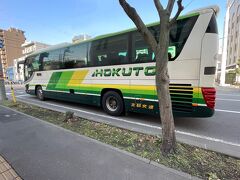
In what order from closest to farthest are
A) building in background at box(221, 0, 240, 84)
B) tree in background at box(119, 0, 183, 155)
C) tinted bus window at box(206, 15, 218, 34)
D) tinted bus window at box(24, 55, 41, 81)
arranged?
tree in background at box(119, 0, 183, 155), tinted bus window at box(206, 15, 218, 34), tinted bus window at box(24, 55, 41, 81), building in background at box(221, 0, 240, 84)

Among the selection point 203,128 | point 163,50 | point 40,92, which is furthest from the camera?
point 40,92

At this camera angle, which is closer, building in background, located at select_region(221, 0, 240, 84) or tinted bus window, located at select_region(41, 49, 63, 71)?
tinted bus window, located at select_region(41, 49, 63, 71)

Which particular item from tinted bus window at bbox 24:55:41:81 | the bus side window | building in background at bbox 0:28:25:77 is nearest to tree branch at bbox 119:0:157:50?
the bus side window

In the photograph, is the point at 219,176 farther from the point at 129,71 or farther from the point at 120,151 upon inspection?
the point at 129,71

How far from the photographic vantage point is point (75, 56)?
21.5ft

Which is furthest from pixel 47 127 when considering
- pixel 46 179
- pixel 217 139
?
pixel 217 139

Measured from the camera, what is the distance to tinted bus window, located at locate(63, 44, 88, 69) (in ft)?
20.3

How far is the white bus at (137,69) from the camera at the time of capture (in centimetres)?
368

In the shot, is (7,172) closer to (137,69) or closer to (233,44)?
(137,69)

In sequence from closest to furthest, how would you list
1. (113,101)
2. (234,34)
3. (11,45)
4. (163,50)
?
(163,50), (113,101), (234,34), (11,45)

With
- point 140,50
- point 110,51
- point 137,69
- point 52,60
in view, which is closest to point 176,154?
point 137,69

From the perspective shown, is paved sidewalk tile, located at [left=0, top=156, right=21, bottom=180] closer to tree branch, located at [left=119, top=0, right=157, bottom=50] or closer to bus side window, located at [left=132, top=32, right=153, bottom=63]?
tree branch, located at [left=119, top=0, right=157, bottom=50]

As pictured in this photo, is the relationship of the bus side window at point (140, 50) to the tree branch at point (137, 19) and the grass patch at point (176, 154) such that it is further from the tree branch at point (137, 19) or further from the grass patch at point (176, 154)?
the grass patch at point (176, 154)

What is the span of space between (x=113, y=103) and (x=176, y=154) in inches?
131
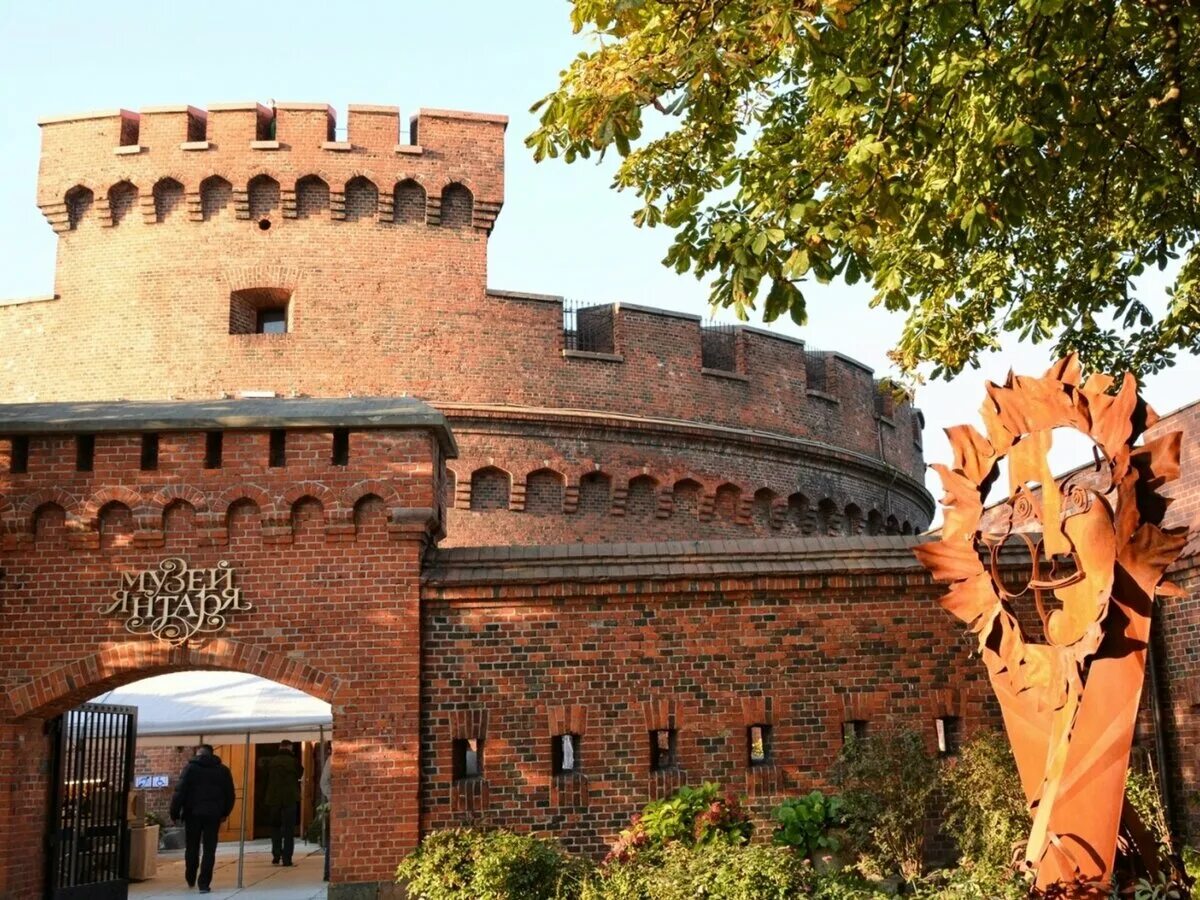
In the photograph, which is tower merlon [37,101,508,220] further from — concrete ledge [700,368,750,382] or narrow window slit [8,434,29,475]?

§ **Requirement**: Begin at the line that contains "How far is the" and stop after the line that contains "(163,50), (113,101), (234,34), (11,45)". Recast those lines as a Markdown table with the columns No. and Text, putting a running row number under No. and each line's wording under Text, and leave out blank lines.

§ **Response to the exercise**:
| No. | Text |
|---|---|
| 1 | How far is the white bus at (137,69) from the camera at the time of capture (in centimetres)? |
| 2 | 368 |
| 3 | In the shot, is (7,172) closer to (137,69) or closer to (233,44)? |
| 4 | (137,69) |
| 5 | In sequence from closest to furthest, how would you list |
| 6 | 1. (113,101) |
| 7 | 2. (234,34) |
| 8 | 3. (11,45) |
| 9 | 4. (163,50) |
| 10 | ? |
| 11 | (163,50), (113,101), (234,34), (11,45) |